▶ **Short task a**
Report how many lines of the records contain the string "instances". Give only the number.

▶ **Quoted text**
+-------+
Thursday, December 29, 2011

Santa Came Early

As mentioned in my most recent post I was looking forward to the year end dividend for my Canadian Bond Fund. Given that the earlier dividends arrived on the final days of June and September I naturally expected the year end distribution to arrive tomorrow, on December 30.

I was checking my account today and surprise, surprise, the year end distribution was paid on December 23. The value of my Canadian Bond Fund units is now up 6.02% since making the switch on June 22. The actual unit value is up 4.23%...the rest is the result of the quarterly dividends. Sweet! In the mean time, the TSX has dropped from 13,060 to today's 11,841...of 9.33%. What a difference!

Yes, The Day That Fear Trumped Greed was an excellent day for TPCI. In the new year I'll be looking back at 2011 and providing some stats about finance guy's continual advice about the ever increasing value of the long term markets.

Until then, happy investing and Happy New Year to all!   

Friday, October 7, 2011

The Day That Fear Trumped Greed

I've documented in fair detail my decision to take the majority of my money off the table in the past year or so.  It began last fall with my move out of the Canadian Resource Fund to a Canadian Bond Fund.  This year I bailed on my long held Canadian Endeavor Fund and that money also went to the bond fund.
+-------+
[Part of a data file]

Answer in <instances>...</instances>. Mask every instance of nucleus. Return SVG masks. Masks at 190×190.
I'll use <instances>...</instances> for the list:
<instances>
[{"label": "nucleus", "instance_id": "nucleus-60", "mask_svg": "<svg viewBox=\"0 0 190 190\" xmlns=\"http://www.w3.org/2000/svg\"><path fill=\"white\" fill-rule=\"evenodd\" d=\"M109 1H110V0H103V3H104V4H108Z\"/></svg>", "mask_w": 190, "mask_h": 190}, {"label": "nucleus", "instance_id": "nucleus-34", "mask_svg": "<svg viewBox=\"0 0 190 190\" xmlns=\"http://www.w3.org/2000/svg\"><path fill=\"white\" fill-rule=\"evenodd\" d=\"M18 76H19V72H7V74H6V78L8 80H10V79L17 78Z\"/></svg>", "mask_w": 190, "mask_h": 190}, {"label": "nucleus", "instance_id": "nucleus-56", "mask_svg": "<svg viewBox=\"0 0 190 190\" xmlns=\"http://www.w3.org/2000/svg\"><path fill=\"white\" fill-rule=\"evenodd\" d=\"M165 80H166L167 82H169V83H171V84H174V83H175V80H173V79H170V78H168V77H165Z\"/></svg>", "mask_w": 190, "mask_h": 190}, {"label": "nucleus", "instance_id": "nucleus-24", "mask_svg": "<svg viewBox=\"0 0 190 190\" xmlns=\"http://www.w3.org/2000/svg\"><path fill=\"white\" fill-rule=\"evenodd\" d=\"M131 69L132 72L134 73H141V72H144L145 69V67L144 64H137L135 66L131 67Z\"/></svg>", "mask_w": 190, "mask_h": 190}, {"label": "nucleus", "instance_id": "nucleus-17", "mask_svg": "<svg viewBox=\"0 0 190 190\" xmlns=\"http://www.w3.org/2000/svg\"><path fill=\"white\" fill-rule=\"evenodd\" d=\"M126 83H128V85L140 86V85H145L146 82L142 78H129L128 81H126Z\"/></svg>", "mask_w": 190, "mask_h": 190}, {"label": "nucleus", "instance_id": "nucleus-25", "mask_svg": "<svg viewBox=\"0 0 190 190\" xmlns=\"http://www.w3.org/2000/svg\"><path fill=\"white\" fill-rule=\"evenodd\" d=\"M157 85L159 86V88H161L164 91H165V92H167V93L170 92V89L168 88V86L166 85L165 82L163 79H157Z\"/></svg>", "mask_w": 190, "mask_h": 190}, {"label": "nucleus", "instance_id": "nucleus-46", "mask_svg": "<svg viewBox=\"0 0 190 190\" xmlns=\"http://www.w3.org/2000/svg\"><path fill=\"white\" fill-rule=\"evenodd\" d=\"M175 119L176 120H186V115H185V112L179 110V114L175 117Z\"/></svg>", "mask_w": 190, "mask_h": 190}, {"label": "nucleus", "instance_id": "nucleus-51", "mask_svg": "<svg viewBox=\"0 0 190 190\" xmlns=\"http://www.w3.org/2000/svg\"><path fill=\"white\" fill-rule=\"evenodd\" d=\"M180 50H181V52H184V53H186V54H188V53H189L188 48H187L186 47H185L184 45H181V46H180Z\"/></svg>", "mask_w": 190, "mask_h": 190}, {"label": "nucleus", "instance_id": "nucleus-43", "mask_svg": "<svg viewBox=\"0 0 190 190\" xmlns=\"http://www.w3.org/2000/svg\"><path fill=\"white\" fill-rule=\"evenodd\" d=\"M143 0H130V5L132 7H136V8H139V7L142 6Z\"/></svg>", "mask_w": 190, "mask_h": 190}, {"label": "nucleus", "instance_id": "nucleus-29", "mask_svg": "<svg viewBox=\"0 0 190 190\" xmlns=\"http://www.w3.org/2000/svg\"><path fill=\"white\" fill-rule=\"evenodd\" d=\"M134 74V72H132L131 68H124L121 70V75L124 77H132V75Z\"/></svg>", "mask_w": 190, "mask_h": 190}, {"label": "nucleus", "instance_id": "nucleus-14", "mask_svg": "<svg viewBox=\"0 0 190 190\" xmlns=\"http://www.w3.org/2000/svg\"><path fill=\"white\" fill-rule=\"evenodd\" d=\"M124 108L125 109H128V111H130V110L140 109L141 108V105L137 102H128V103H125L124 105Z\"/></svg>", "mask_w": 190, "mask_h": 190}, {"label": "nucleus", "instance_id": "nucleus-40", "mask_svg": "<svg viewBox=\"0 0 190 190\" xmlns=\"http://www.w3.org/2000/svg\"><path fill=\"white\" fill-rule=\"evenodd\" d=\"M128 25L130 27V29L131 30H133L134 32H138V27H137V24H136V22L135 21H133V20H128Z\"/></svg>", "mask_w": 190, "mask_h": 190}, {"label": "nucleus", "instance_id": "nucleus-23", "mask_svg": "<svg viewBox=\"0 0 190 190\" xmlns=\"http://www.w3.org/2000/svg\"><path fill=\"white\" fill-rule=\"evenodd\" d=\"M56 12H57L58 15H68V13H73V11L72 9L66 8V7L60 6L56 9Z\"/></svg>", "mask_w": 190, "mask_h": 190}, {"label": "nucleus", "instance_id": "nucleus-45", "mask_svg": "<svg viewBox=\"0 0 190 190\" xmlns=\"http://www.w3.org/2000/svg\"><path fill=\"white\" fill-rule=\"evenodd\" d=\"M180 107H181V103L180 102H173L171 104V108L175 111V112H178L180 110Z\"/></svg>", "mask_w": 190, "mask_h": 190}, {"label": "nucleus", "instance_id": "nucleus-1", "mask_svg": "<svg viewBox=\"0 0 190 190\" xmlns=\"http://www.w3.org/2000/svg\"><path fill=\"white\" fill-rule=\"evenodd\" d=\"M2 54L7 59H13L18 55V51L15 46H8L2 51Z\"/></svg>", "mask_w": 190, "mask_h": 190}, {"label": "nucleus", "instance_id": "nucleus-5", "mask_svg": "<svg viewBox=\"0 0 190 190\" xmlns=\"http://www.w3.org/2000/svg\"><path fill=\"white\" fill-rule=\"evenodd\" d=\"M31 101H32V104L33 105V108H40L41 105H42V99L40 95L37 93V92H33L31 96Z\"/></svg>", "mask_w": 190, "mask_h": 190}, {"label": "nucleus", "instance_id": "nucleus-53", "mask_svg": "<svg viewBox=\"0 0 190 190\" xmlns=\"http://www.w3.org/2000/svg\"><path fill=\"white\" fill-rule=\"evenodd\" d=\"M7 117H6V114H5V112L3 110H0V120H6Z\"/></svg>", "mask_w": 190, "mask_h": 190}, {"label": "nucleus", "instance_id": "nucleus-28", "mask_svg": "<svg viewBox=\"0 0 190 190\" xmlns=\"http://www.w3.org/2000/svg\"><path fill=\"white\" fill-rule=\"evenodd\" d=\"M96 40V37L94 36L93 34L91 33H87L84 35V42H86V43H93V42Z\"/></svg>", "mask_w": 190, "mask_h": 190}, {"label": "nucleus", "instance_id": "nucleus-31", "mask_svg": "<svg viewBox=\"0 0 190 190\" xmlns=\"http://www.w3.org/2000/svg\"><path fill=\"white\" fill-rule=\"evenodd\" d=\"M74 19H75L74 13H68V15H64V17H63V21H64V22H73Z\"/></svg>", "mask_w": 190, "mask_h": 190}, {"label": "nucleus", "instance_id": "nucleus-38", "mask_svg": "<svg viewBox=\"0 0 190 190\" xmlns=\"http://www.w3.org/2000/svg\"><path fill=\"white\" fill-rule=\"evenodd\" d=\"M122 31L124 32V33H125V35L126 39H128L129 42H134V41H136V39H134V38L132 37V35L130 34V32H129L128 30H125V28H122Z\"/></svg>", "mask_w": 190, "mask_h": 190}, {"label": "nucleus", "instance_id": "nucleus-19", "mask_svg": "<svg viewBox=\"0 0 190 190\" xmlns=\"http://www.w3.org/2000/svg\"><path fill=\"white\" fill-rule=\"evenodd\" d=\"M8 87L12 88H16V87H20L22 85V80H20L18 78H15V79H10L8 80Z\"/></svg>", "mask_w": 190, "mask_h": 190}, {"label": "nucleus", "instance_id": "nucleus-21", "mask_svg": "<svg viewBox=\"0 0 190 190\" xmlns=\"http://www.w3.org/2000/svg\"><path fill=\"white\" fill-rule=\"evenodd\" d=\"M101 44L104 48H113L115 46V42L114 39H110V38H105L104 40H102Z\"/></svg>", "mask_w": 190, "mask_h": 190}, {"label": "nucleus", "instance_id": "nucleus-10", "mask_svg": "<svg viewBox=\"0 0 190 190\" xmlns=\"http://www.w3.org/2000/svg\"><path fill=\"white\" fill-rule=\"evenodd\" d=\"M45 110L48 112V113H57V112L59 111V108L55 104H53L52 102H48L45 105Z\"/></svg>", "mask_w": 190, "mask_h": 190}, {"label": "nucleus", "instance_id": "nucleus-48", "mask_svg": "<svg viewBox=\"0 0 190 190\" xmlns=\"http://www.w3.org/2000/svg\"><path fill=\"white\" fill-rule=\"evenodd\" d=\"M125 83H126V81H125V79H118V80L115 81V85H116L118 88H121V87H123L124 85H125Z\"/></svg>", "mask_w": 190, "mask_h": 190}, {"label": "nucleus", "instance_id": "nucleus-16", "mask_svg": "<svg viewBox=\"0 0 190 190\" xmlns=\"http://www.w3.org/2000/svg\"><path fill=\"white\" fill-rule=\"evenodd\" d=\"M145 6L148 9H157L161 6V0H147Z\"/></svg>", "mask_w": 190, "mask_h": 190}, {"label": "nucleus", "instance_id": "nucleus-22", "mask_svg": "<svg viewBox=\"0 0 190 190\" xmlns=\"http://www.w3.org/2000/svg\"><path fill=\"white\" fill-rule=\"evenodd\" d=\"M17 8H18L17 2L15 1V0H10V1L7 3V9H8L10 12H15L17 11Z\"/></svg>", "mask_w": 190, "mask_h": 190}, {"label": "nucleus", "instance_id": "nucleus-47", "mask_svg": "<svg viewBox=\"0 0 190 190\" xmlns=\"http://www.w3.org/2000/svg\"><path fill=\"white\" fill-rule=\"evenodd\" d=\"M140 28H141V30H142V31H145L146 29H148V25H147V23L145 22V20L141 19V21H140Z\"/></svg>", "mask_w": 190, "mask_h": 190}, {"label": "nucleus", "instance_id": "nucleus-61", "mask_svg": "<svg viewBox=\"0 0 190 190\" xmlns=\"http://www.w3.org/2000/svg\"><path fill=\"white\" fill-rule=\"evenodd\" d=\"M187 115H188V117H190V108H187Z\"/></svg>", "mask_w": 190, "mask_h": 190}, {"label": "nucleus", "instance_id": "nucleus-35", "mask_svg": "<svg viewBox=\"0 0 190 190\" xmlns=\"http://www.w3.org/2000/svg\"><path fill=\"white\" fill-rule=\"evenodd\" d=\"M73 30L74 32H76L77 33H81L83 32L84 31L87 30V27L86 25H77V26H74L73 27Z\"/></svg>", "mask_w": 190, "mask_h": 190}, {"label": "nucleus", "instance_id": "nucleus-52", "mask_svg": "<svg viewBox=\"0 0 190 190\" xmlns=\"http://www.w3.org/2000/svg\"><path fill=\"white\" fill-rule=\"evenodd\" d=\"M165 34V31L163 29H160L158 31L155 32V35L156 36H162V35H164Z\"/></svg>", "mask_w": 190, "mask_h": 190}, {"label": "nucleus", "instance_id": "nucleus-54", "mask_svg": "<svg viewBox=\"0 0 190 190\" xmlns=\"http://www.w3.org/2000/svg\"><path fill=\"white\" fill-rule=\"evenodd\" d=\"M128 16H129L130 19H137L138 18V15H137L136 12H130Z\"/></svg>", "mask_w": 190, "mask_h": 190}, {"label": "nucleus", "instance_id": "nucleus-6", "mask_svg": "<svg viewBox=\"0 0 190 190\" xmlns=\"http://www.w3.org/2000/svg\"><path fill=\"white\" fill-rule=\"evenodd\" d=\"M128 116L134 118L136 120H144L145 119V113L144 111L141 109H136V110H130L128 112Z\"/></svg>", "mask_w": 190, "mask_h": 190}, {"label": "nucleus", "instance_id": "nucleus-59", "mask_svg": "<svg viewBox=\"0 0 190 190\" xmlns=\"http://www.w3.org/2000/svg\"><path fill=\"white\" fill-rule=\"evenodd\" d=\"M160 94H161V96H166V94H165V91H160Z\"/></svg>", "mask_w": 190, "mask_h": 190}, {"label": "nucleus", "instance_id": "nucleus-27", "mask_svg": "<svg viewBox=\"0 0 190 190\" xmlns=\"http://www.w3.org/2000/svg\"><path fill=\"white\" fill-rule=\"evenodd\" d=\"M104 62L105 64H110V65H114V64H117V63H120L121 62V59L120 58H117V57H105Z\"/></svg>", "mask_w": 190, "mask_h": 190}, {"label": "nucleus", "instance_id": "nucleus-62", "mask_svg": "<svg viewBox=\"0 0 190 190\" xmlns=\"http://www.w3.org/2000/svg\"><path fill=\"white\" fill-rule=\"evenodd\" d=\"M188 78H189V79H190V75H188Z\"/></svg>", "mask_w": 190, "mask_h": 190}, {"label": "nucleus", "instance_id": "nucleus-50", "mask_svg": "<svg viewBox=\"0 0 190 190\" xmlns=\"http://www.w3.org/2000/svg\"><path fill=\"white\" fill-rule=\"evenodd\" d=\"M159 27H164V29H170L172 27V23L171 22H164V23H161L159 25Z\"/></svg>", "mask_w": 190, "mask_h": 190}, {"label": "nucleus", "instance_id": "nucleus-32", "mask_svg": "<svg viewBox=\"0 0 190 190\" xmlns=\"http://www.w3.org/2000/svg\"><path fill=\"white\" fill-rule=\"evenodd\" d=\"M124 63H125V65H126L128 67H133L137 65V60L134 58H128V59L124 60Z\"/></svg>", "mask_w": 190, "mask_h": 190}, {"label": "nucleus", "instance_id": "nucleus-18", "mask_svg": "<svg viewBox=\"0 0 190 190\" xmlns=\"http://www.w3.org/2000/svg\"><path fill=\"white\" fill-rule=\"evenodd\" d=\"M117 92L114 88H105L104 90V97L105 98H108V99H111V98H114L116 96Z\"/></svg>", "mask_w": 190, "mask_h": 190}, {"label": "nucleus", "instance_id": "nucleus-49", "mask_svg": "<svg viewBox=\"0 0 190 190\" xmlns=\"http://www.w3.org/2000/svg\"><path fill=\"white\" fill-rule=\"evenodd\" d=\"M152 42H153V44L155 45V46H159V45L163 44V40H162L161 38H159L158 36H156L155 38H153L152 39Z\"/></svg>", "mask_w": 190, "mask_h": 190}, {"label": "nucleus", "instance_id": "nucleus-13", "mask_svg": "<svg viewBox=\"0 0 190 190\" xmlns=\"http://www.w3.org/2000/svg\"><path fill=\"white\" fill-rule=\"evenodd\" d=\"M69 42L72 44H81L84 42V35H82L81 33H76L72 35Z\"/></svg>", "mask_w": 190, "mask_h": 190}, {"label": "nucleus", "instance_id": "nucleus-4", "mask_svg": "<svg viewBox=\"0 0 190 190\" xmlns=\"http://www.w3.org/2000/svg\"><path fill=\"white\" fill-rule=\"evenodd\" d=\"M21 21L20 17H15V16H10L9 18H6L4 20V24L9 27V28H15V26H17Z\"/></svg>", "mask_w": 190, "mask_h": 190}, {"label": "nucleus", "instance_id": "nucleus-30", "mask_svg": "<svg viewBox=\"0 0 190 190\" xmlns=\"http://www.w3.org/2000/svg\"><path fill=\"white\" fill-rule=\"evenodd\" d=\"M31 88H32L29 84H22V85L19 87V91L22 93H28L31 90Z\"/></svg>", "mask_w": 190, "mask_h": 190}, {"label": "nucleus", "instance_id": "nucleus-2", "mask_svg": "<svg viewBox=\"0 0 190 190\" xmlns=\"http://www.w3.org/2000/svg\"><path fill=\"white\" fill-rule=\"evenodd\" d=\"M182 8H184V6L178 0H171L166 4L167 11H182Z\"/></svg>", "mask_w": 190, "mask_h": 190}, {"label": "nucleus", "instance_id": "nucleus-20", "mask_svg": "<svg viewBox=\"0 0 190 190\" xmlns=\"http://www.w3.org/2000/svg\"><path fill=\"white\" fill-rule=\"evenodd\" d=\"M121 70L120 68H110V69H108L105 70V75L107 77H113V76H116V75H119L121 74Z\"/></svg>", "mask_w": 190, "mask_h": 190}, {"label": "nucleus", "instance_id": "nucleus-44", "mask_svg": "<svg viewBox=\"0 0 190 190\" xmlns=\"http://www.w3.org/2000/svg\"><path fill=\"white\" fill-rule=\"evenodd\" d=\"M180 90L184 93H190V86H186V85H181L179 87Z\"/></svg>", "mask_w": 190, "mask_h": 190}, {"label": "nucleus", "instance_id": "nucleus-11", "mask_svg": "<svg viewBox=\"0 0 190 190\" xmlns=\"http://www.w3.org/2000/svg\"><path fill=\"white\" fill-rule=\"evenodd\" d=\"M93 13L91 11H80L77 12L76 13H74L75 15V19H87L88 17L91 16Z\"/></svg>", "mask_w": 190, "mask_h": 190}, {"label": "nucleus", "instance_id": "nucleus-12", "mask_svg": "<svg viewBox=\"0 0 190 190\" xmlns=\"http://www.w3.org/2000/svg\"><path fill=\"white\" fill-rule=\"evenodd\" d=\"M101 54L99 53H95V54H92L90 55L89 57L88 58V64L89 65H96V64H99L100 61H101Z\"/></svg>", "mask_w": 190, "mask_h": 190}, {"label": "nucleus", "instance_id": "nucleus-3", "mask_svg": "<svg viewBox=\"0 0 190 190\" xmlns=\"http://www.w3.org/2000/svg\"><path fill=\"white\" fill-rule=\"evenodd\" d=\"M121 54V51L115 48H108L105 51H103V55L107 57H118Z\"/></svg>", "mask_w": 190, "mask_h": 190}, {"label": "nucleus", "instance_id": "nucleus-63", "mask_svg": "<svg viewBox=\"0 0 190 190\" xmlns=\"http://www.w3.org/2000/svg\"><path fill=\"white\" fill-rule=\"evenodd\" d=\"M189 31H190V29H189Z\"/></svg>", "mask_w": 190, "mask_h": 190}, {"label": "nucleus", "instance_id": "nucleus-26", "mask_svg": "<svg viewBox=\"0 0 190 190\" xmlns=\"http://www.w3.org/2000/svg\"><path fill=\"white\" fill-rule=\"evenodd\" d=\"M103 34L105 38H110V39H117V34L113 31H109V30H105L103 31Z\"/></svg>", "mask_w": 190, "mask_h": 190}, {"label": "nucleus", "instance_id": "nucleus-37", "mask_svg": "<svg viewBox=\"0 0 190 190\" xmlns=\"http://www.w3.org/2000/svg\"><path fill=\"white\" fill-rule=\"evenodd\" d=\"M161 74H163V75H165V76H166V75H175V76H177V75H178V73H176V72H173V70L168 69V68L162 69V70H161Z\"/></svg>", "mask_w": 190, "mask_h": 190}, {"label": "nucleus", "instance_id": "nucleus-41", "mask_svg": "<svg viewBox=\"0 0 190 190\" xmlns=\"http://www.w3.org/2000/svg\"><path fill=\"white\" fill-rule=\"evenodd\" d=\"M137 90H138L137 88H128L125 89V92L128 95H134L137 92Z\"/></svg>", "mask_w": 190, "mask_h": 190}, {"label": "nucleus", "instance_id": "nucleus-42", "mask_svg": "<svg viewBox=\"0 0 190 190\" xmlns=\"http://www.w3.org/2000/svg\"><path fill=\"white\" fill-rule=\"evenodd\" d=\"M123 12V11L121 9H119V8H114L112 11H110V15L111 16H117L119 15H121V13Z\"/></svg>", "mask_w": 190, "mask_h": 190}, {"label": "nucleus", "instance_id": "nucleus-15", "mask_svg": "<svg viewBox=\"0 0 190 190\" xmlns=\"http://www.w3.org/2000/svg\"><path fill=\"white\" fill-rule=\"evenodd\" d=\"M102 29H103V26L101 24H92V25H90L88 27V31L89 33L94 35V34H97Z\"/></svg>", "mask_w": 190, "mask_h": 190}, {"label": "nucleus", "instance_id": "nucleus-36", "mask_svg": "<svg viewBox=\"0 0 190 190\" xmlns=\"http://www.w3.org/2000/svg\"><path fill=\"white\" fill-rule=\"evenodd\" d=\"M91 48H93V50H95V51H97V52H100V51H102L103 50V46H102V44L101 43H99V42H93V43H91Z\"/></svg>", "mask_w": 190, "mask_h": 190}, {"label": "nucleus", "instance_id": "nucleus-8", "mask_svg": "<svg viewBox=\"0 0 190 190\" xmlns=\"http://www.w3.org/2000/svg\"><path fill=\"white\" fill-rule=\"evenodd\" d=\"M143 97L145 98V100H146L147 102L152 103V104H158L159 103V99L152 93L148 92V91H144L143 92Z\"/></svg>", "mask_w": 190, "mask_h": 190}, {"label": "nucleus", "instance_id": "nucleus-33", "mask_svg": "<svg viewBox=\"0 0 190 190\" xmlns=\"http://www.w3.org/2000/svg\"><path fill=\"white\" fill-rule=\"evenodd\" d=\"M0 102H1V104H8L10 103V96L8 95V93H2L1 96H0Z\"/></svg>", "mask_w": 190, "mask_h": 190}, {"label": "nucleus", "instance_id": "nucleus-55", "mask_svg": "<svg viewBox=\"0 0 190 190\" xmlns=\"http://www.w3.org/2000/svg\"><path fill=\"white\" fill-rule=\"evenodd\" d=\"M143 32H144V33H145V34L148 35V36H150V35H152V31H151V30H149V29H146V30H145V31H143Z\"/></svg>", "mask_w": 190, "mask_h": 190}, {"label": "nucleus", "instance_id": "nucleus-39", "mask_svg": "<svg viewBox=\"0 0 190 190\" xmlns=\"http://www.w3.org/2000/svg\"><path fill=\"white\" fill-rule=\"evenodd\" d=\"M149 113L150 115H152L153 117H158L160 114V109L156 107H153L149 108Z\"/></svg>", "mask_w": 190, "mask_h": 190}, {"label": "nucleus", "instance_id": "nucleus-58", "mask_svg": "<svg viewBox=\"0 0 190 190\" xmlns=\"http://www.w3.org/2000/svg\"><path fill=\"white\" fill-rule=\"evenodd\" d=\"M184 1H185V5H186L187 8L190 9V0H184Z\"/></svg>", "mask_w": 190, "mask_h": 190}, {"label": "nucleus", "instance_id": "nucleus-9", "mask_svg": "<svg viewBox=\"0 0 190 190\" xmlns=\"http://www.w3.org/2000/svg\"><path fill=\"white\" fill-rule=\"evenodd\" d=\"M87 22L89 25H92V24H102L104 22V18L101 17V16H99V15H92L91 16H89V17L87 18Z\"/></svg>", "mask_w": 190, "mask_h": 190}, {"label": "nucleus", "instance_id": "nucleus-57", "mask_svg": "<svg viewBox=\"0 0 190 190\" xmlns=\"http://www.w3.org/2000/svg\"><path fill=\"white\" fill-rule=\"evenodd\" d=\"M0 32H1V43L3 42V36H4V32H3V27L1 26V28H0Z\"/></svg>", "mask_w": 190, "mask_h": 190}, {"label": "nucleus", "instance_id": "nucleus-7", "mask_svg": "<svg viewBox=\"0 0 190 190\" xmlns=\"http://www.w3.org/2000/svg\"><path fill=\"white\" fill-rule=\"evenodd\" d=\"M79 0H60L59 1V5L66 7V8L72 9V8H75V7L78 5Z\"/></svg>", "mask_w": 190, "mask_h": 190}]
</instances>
+-------+
▶ **Short task b**
Please list every investment fund named in the investing blog excerpt.

▶ **Correct output a**
4

▶ **Correct output b**
Canadian Bond Fund
Canadian Resource Fund
Canadian Endeavor Fund